Orlandos
Cruzar fronteiras é uma das especialidades de Paul B. Preciado. Nascido na Espanha, vive entre Atenas, Paris e Barcelona. Tem formação em filosofia, é apaixonado por literatura e acaba de lançar seu primeiro filme, Orlando, Minha Biografia Política - premiado em Berlim e exibido nos festivais de cinema do Rio e de Nova York na semana passada. Paul nasceu Beatriz, viveu como mulher lésbica por alguns anos e em 2010 iniciou um lento processo de transição de gênero.
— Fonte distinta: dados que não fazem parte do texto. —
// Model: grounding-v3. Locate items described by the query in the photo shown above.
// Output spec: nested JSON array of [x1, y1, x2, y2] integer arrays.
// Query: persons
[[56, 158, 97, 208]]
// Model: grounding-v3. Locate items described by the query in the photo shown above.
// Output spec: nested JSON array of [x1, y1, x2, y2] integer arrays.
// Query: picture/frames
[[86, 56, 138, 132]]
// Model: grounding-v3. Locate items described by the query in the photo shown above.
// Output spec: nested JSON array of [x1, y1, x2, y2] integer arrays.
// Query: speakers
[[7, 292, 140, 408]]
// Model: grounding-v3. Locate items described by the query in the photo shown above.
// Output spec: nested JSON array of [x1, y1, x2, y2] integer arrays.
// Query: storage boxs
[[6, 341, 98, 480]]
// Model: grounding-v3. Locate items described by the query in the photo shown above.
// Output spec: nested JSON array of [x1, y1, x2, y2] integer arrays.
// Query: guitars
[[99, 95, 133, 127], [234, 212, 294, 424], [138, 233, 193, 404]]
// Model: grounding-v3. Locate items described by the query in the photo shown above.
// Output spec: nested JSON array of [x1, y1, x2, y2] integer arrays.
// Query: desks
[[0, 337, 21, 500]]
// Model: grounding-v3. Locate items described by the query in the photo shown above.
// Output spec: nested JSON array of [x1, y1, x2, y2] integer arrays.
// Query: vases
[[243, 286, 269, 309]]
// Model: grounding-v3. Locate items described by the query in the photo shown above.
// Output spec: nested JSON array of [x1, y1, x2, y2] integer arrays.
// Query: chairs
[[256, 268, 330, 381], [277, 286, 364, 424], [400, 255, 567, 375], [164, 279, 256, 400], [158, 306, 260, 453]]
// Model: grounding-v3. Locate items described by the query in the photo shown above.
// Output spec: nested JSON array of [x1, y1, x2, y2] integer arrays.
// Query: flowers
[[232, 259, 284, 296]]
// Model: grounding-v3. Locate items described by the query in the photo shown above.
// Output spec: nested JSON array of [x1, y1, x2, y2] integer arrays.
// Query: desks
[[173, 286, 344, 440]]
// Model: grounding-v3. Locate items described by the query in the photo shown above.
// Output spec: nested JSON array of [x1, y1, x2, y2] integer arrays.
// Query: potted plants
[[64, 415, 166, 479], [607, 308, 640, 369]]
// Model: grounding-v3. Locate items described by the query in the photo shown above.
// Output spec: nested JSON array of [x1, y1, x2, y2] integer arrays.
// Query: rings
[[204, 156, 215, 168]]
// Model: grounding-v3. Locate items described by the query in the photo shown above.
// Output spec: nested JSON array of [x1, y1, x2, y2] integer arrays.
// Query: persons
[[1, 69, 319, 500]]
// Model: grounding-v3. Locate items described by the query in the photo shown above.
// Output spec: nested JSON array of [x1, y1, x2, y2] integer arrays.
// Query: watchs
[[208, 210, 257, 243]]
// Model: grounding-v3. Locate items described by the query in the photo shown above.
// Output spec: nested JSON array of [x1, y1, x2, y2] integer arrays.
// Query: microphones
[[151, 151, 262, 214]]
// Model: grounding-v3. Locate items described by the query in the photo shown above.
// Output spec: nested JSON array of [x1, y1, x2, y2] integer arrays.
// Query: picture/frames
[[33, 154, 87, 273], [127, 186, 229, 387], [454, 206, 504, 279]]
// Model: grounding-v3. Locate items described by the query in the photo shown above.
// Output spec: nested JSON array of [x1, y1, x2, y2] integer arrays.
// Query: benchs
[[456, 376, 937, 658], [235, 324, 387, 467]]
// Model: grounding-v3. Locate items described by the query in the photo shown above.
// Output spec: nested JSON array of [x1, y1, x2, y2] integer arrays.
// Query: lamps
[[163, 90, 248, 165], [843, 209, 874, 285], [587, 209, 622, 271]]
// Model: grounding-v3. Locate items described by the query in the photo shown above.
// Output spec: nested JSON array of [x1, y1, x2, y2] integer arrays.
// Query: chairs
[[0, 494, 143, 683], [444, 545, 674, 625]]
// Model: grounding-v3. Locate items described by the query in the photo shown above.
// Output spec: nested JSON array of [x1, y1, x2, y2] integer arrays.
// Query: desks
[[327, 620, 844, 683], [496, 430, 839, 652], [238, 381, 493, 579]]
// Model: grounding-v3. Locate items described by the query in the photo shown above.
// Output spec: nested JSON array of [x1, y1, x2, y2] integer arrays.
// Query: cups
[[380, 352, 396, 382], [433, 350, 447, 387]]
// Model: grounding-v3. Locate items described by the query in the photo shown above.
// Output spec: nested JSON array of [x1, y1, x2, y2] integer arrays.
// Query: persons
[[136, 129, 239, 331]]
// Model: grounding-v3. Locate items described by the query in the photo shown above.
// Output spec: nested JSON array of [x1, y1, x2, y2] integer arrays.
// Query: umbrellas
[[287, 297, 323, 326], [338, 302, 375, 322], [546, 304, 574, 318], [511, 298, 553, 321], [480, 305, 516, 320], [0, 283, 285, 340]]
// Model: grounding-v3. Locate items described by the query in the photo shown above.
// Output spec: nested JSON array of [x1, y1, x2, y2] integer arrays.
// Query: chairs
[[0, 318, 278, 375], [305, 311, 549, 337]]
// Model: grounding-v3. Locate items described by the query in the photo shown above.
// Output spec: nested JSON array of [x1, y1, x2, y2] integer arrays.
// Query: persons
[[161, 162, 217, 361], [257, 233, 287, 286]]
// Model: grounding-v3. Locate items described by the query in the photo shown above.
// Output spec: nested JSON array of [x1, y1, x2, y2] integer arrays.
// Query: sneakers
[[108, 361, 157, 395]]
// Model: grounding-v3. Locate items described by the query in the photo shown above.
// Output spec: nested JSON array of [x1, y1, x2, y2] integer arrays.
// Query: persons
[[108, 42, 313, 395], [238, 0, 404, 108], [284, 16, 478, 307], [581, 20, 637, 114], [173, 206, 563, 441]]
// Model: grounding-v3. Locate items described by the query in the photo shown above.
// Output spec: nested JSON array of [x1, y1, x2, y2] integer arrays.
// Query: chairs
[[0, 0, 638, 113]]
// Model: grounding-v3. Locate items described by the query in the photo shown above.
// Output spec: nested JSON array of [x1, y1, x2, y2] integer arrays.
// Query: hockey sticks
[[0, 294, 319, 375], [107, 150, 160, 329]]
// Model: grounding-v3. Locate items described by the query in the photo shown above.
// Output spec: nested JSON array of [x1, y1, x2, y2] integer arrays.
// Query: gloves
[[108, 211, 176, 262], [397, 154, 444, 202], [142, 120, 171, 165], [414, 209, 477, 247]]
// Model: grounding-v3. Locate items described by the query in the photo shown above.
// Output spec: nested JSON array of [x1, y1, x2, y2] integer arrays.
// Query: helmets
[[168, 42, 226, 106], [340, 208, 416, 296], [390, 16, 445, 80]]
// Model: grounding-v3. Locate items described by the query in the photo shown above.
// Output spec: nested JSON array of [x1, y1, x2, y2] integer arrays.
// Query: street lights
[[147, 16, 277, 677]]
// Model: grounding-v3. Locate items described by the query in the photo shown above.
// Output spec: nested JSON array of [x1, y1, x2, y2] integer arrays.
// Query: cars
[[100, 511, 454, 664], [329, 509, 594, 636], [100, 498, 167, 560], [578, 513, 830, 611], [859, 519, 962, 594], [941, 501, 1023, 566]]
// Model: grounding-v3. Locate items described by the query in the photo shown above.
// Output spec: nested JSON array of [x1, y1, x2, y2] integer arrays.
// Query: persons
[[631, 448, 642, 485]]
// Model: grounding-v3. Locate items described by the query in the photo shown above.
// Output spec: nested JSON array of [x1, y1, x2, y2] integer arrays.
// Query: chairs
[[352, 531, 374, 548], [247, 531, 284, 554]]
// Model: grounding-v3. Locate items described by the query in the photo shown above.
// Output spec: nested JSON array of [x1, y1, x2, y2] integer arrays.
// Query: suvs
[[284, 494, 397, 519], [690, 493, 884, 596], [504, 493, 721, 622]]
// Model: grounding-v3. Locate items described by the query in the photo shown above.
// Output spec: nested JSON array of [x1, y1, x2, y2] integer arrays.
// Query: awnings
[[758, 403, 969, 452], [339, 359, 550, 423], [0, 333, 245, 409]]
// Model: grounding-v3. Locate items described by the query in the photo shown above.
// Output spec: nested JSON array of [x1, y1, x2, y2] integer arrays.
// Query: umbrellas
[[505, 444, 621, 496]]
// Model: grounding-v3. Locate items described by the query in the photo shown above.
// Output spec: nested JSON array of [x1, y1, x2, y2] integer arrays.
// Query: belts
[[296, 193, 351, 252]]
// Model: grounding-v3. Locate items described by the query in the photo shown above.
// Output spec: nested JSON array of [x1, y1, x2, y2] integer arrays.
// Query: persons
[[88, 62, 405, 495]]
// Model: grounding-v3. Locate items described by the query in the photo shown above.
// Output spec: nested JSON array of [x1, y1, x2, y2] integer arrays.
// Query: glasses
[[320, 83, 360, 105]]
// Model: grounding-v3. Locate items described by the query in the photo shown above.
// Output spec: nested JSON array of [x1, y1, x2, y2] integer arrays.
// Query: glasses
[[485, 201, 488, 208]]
Autor de livros como Manifesto Contrassexual, Dysphoria mundi e Eu Sou o Monstro que Vos Fala (todos lançados no Brasil pela editora Zahar), Preciado é ao mesmo tempo ativista, referência teórica e poeta da teoria queer.
Fui assistir a Orlando sem saber muito o que esperar de um documentário anunciado como uma livre adaptação do romance de Virginia Woolf. No livro, Orlando é um jovem nobre do século 16 que um dia acorda com um corpo de mulher. Durante mais de três séculos (além de experimentar as dores e delícias dos dois sexos, o personagem é também imortal), Orlando observa as mudanças do mundo e as cambiantes fronteiras entre o masculino e o feminino desde um ponto de vista privilegiado.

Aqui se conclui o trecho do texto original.